● What is expected
Nothing in the entries may be altered; copy them all exactly.

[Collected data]
============

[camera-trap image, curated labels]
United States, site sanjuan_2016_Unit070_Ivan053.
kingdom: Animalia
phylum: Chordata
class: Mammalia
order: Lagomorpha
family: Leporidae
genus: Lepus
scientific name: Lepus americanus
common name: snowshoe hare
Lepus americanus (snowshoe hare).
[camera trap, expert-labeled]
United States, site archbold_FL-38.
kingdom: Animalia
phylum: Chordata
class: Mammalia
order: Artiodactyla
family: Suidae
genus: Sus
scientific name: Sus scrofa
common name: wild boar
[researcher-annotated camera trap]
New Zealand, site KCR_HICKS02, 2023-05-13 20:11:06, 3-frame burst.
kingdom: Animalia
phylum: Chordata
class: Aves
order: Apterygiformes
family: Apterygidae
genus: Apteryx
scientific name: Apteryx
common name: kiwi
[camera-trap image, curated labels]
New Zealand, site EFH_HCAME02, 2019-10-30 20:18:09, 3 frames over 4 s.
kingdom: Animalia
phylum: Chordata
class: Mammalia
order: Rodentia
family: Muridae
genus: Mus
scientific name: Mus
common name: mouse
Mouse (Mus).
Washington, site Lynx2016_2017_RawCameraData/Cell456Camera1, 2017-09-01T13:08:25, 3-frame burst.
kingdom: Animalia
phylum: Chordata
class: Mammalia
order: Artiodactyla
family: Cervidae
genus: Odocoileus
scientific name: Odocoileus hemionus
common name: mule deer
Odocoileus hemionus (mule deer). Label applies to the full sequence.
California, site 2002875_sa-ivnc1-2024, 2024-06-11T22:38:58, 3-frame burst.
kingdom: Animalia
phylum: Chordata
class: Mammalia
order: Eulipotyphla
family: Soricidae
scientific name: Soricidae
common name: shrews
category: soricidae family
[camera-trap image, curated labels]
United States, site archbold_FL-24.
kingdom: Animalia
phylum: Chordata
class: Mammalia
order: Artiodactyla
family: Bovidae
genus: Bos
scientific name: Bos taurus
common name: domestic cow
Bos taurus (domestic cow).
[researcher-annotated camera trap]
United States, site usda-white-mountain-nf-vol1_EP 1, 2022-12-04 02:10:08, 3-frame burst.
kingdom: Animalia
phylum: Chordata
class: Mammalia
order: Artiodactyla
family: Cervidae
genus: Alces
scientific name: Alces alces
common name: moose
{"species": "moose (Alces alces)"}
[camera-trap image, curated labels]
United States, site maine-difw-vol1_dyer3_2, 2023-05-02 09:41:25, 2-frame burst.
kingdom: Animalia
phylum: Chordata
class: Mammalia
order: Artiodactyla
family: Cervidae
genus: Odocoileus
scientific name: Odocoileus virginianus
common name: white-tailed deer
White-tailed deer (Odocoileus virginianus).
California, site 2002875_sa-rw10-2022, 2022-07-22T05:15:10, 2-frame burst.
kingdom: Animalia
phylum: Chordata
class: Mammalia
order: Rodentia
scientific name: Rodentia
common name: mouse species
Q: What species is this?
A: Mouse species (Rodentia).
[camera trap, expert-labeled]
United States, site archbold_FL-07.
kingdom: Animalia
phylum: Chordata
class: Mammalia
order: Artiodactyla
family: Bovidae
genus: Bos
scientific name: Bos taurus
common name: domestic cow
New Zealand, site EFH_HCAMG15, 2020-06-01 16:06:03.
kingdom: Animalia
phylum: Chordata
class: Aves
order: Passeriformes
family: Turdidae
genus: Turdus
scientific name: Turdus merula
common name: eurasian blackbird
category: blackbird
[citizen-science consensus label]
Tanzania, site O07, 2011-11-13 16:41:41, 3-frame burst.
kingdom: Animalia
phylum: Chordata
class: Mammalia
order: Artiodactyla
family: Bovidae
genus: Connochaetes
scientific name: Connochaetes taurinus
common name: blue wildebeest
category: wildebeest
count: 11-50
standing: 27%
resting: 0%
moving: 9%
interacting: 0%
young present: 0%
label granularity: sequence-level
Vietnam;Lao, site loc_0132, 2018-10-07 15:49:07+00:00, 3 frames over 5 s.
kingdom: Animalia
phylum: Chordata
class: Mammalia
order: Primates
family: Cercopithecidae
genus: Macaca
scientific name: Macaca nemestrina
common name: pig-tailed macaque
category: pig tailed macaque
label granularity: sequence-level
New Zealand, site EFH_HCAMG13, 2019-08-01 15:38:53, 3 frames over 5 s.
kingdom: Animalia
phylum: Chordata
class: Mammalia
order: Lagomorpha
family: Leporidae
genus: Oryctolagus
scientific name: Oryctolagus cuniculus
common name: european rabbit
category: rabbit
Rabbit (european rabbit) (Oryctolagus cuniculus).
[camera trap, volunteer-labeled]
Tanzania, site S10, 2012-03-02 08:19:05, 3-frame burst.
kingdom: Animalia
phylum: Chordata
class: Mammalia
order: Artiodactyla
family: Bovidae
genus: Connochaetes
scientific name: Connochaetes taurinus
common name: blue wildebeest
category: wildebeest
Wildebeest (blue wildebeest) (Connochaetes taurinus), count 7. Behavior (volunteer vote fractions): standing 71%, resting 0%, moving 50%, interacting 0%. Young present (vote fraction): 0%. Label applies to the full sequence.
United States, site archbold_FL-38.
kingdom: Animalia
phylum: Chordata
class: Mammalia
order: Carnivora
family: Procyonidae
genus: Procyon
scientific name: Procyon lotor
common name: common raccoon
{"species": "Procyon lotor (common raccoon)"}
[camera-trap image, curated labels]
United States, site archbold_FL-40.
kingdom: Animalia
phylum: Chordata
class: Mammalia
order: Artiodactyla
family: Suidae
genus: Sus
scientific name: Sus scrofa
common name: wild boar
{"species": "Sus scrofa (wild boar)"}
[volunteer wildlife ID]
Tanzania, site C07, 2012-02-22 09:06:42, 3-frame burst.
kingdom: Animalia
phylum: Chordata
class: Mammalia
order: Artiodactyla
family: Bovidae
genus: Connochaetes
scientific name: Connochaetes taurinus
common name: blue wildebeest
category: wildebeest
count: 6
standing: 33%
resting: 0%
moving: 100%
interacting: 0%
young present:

============

● Solution
[camera-trap image, curated labels]
United States, site sanjuan_2016_Unit070_Ivan053.
kingdom: Animalia
phylum: Chordata
class: Mammalia
order: Lagomorpha
family: Leporidae
genus: Lepus
scientific name: Lepus americanus
common name: snowshoe hare
Lepus americanus (snowshoe hare).
[camera trap, expert-labeled]
United States, site archbold_FL-38.
kingdom: Animalia
phylum: Chordata
class: Mammalia
order: Artiodactyla
family: Suidae
genus: Sus
scientific name: Sus scrofa
common name: wild boar
[researcher-annotated camera trap]
New Zealand, site KCR_HICKS02, 2023-05-13 20:11:06, 3-frame burst.
kingdom: Animalia
phylum: Chordata
class: Aves
order: Apterygiformes
family: Apterygidae
genus: Apteryx
scientific name: Apteryx
common name: kiwi
[camera-trap image, curated labels]
New Zealand, site EFH_HCAME02, 2019-10-30 20:18:09, 3 frames over 4 s.
kingdom: Animalia
phylum: Chordata
class: Mammalia
order: Rodentia
family: Muridae
genus: Mus
scientific name: Mus
common name: mouse
Mouse (Mus).
Washington, site Lynx2016_2017_RawCameraData/Cell456Camera1, 2017-09-01T13:08:25, 3-frame burst.
kingdom: Animalia
phylum: Chordata
class: Mammalia
order: Artiodactyla
family: Cervidae
genus: Odocoileus
scientific name: Odocoileus hemionus
common name: mule deer
Odocoileus hemionus (mule deer). Label applies to the full sequence.
California, site 2002875_sa-ivnc1-2024, 2024-06-11T22:38:58, 3-frame burst.
kingdom: Animalia
phylum: Chordata
class: Mammalia
order: Eulipotyphla
family: Soricidae
scientific name: Soricidae
common name: shrews
category: soricidae family
[camera-trap image, curated labels]
United States, site archbold_FL-24.
kingdom: Animalia
phylum: Chordata
class: Mammalia
order: Artiodactyla
family: Bovidae
genus: Bos
scientific name: Bos taurus
common name: domestic cow
Bos taurus (domestic cow).
[researcher-annotated camera trap]
United States, site usda-white-mountain-nf-vol1_EP 1, 2022-12-04 02:10:08, 3-frame burst.
kingdom: Animalia
phylum: Chordata
class: Mammalia
order: Artiodactyla
family: Cervidae
genus: Alces
scientific name: Alces alces
common name: moose
{"species": "moose (Alces alces)"}
[camera-trap image, curated labels]
United States, site maine-difw-vol1_dyer3_2, 2023-05-02 09:41:25, 2-frame burst.
kingdom: Animalia
phylum: Chordata
class: Mammalia
order: Artiodactyla
family: Cervidae
genus: Odocoileus
scientific name: Odocoileus virginianus
common name: white-tailed deer
White-tailed deer (Odocoileus virginianus).
California, site 2002875_sa-rw10-2022, 2022-07-22T05:15:10, 2-frame burst.
kingdom: Animalia
phylum: Chordata
class: Mammalia
order: Rodentia
scientific name: Rodentia
common name: mouse species
Q: What species is this?
A: Mouse species (Rodentia).
[camera trap, expert-labeled]
United States, site archbold_FL-07.
kingdom: Animalia
phylum: Chordata
class: Mammalia
order: Artiodactyla
family: Bovidae
genus: Bos
scientific name: Bos taurus
common name: domestic cow
New Zealand, site EFH_HCAMG15, 2020-06-01 16:06:03.
kingdom: Animalia
phylum: Chordata
class: Aves
order: Passeriformes
family: Turdidae
genus: Turdus
scientific name: Turdus merula
common name: eurasian blackbird
category: blackbird
[citizen-science consensus label]
Tanzania, site O07, 2011-11-13 16:41:41, 3-frame burst.
kingdom: Animalia
phylum: Chordata
class: Mammalia
order: Artiodactyla
family: Bovidae
genus: Connochaetes
scientific name: Connochaetes taurinus
common name: blue wildebeest
category: wildebeest
count: 11-50
standing: 27%
resting: 0%
moving: 9%
interacting: 0%
young present: 0%
label granularity: sequence-level
Vietnam;Lao, site loc_0132, 2018-10-07 15:49:07+00:00, 3 frames over 5 s.
kingdom: Animalia
phylum: Chordata
class: Mammalia
order: Primates
family: Cercopithecidae
genus: Macaca
scientific name: Macaca nemestrina
common name: pig-tailed macaque
category: pig tailed macaque
label granularity: sequence-level
New Zealand, site EFH_HCAMG13, 2019-08-01 15:38:53, 3 frames over 5 s.
kingdom: Animalia
phylum: Chordata
class: Mammalia
order: Lagomorpha
family: Leporidae
genus: Oryctolagus
scientific name: Oryctolagus cuniculus
common name: european rabbit
category: rabbit
Rabbit (european rabbit) (Oryctolagus cuniculus).
[camera trap, volunteer-labeled]
Tanzania, site S10, 2012-03-02 08:19:05, 3-frame burst.
kingdom: Animalia
phylum: Chordata
class: Mammalia
order: Artiodactyla
family: Bovidae
genus: Connochaetes
scientific name: Connochaetes taurinus
common name: blue wildebeest
category: wildebeest
Wildebeest (blue wildebeest) (Connochaetes taurinus), count 7. Behavior (volunteer vote fractions): standing 71%, resting 0%, moving 50%, interacting 0%. Young present (vote fraction): 0%. Label applies to the full sequence.
United States, site archbold_FL-38.
kingdom: Animalia
phylum: Chordata
class: Mammalia
order: Carnivora
family: Procyonidae
genus: Procyon
scientific name: Procyon lotor
common name: common raccoon
{"species": "Procyon lotor (common raccoon)"}
[camera-trap image, curated labels]
United States, site archbold_FL-40.
kingdom: Animalia
phylum: Chordata
class: Mammalia
order: Artiodactyla
family: Suidae
genus: Sus
scientific name: Sus scrofa
common name: wild boar
{"species": "Sus scrofa (wild boar)"}
[volunteer wildlife ID]
Tanzania, site C07, 2012-02-22 09:06:42, 3-frame burst.
kingdom: Animalia
phylum: Chordata
class: Mammalia
order: Artiodactyla
family: Bovidae
genus: Connochaetes
scientific name: Connochaetes taurinus
common name: blue wildebeest
category: wildebeest
count: 6
standing: 33%
resting: 0%
moving: 100%
interacting: 0%
young present:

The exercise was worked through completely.